## Directions
Reproduce the records below, starting at the line that contains "EK-13: Kızıl Çin" and ending at the line that contains "Pawsome Dad Cap", with both of those lines included. Please leave the pictures out of your answer.

Information Start Marker

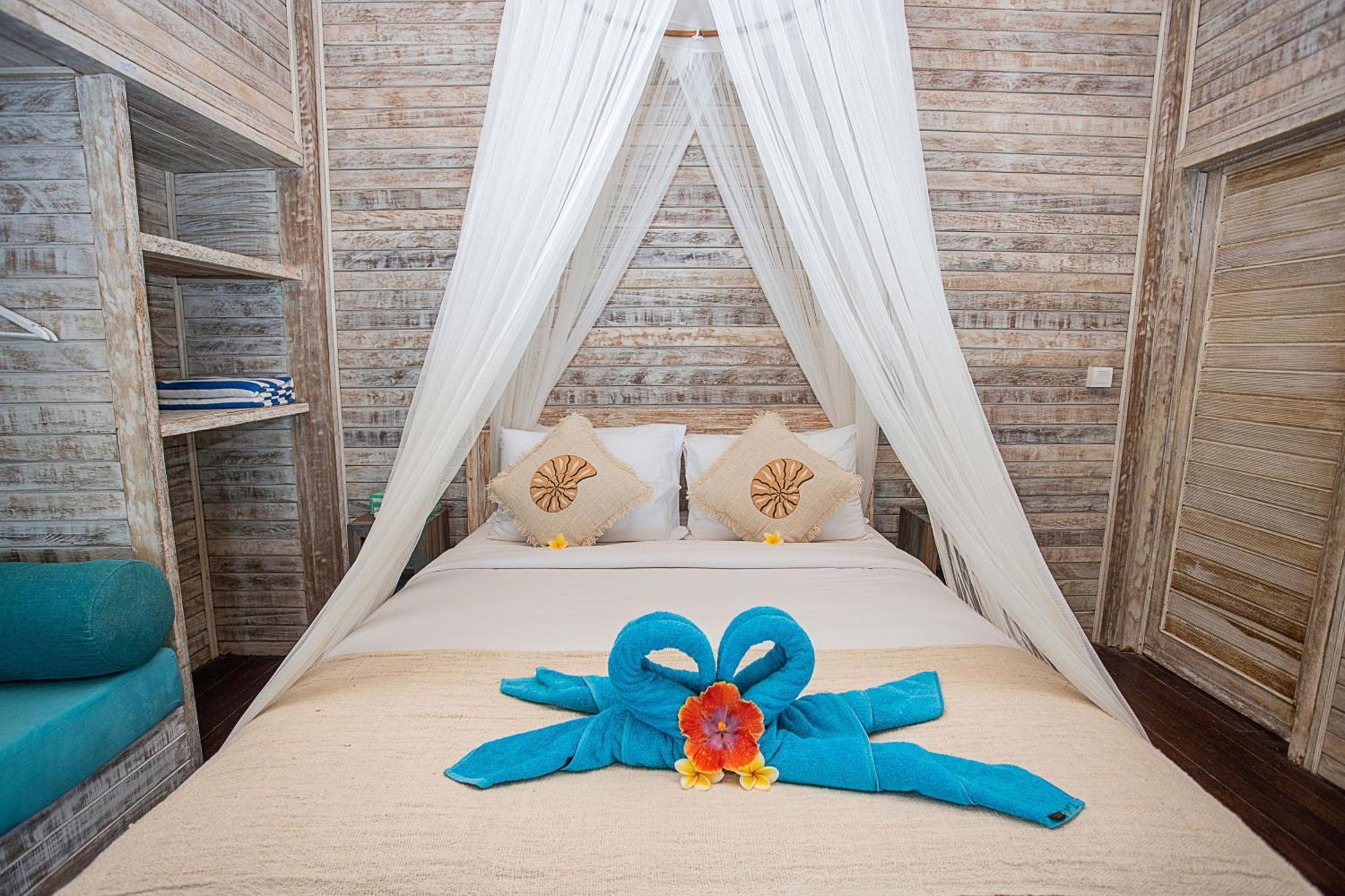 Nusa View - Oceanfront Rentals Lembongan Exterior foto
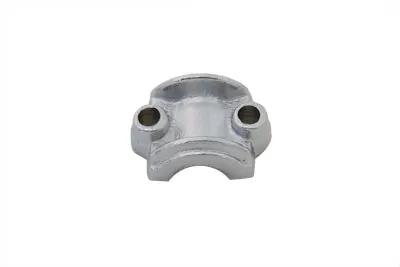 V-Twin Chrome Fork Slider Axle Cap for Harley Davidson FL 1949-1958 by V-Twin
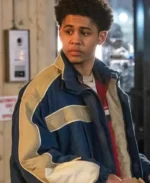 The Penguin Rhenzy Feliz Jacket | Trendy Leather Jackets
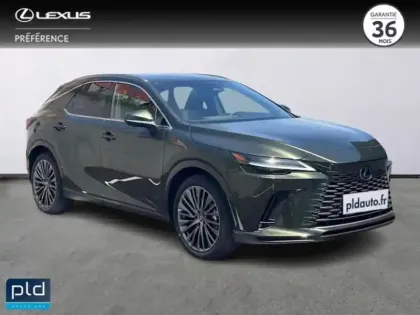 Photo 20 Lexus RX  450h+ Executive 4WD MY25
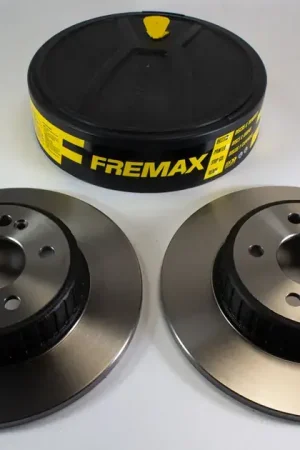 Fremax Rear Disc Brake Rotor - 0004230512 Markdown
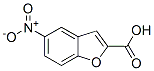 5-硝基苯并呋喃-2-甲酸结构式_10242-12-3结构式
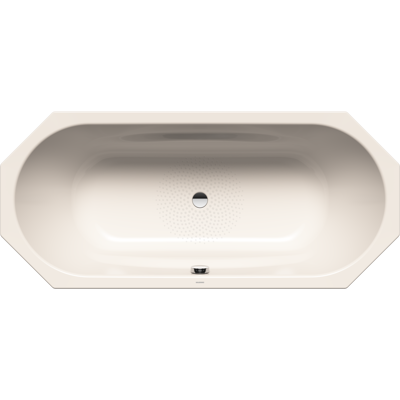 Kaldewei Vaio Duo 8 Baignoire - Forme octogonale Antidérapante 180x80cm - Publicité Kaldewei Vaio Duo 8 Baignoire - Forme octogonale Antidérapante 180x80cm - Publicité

Information End Marker
Information Start Marker

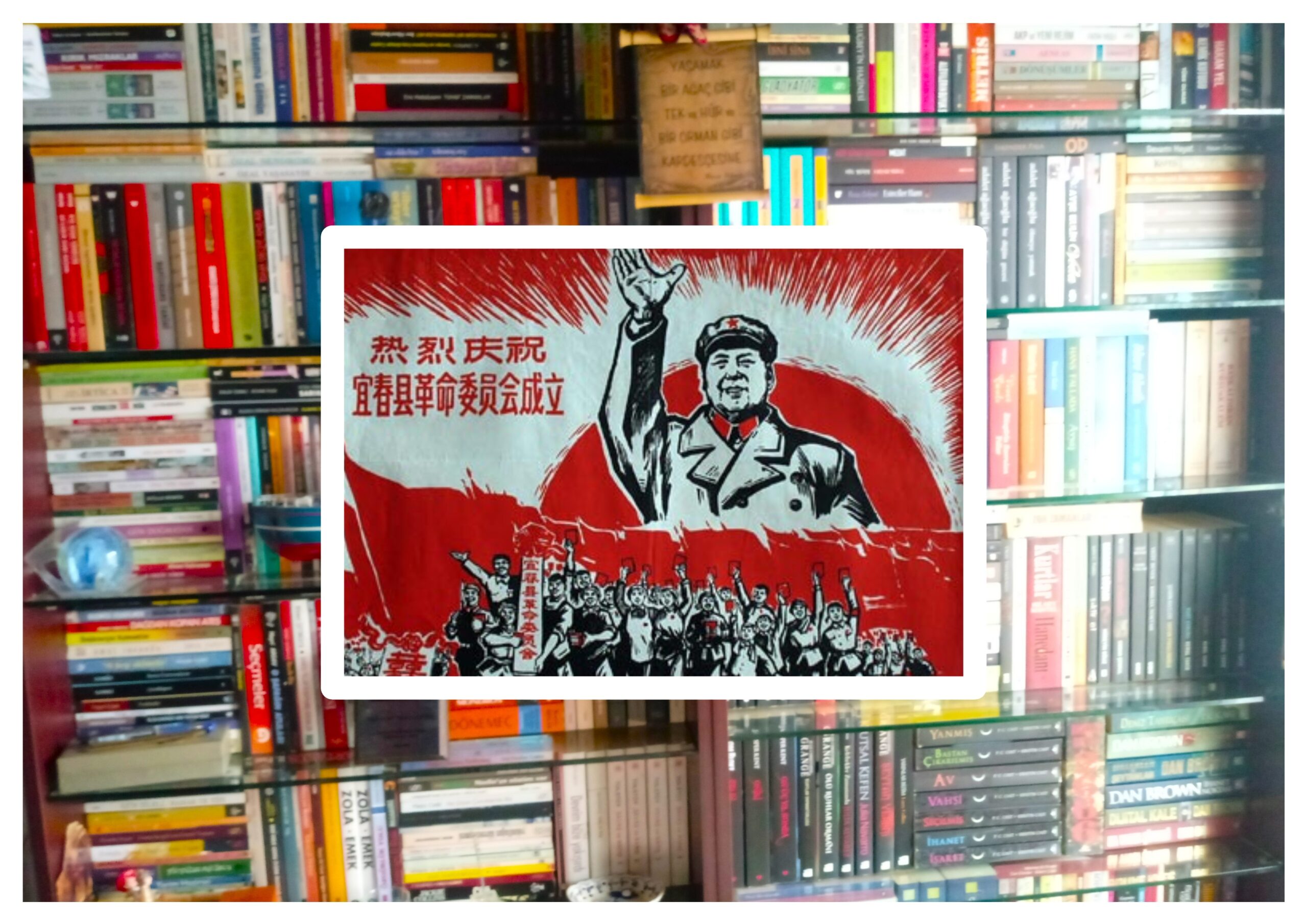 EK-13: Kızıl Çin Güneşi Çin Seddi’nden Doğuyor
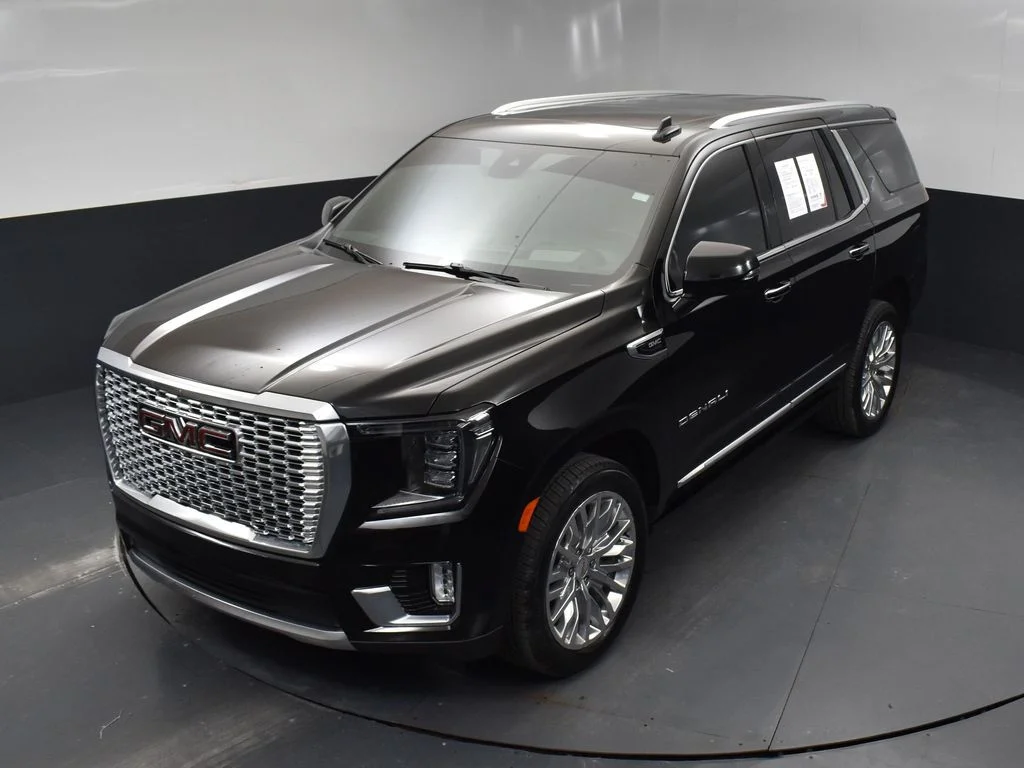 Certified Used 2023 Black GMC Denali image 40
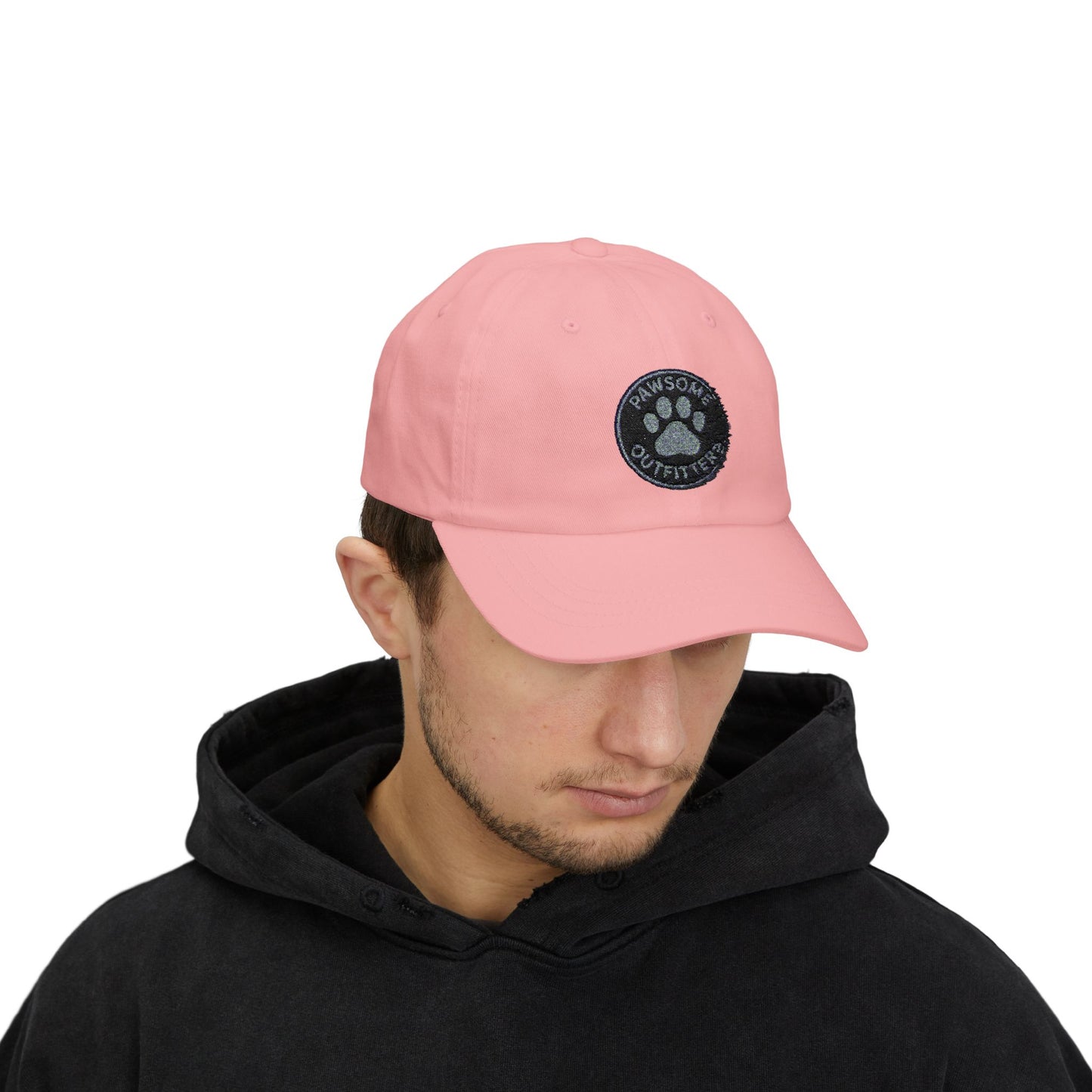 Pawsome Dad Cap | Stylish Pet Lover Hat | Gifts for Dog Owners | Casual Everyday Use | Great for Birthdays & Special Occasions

Information End Marker
Information Start Marker

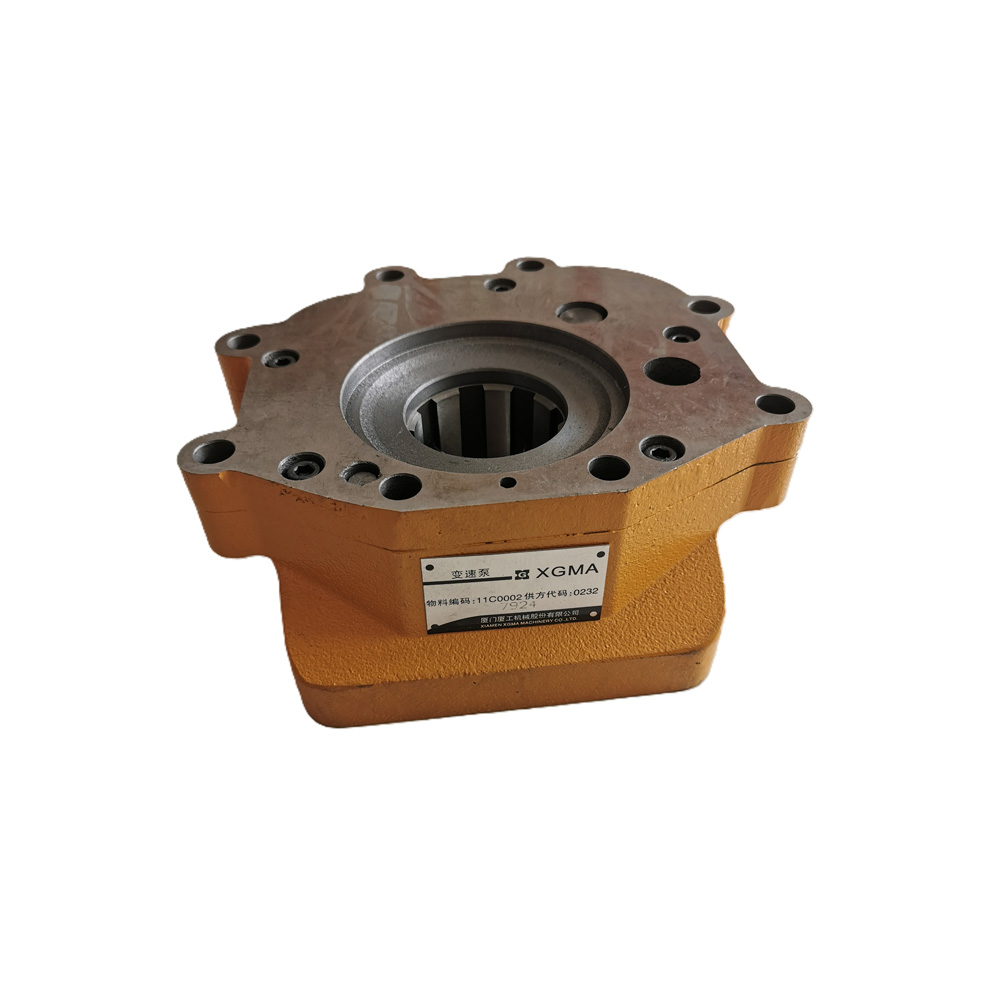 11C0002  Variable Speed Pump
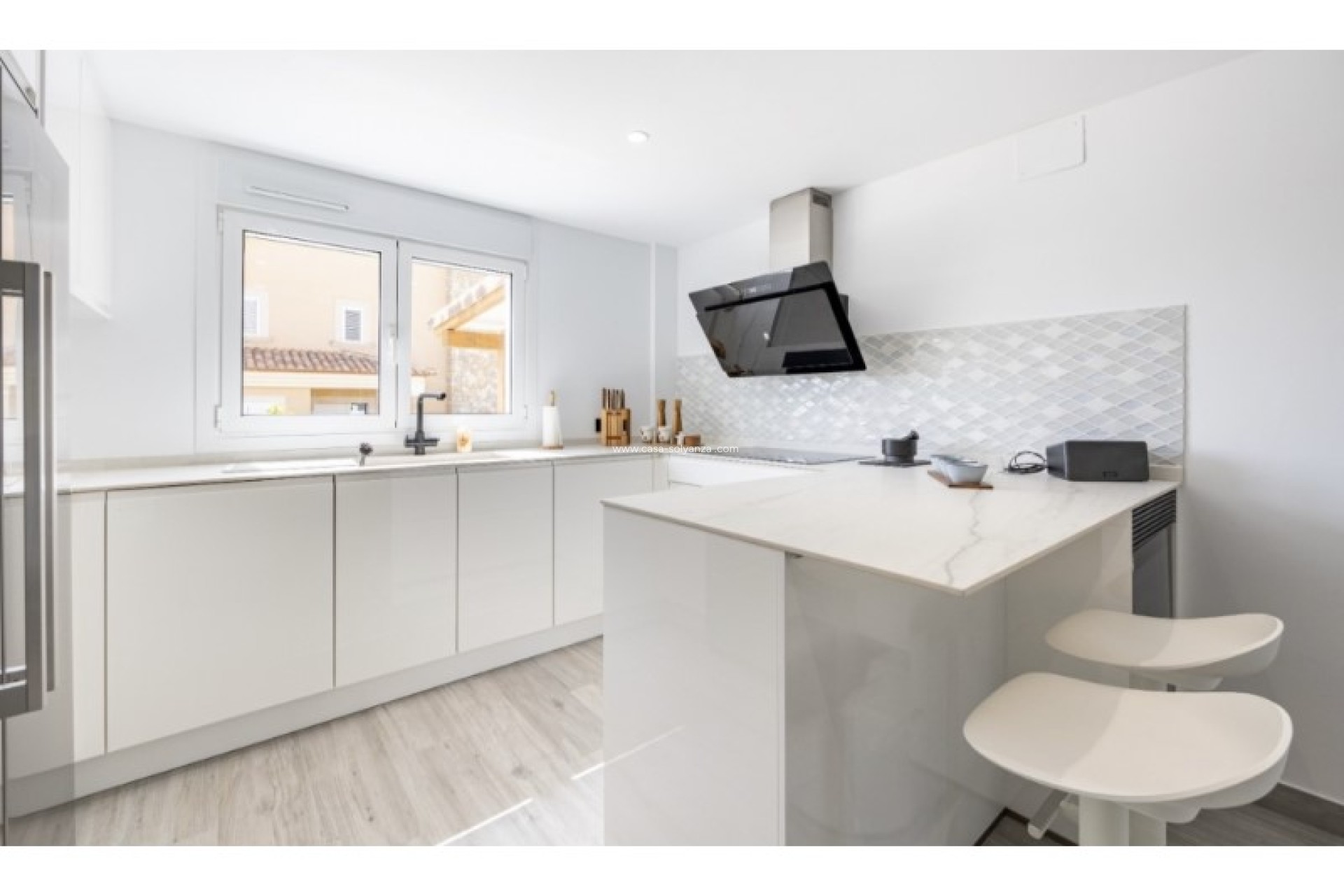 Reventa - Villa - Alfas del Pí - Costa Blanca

Information End Marker

## Final answer
 EK-13: Kızıl Çin Güneşi Çin Seddi’nden Doğuyor
 Certified Used 2023 Black GMC Denali image 40
 Pawsome Dad Cap | Stylish Pet Lover Hat | Gifts for Dog Owners | Casual Everyday Use | Great for Birthdays & Special Occasions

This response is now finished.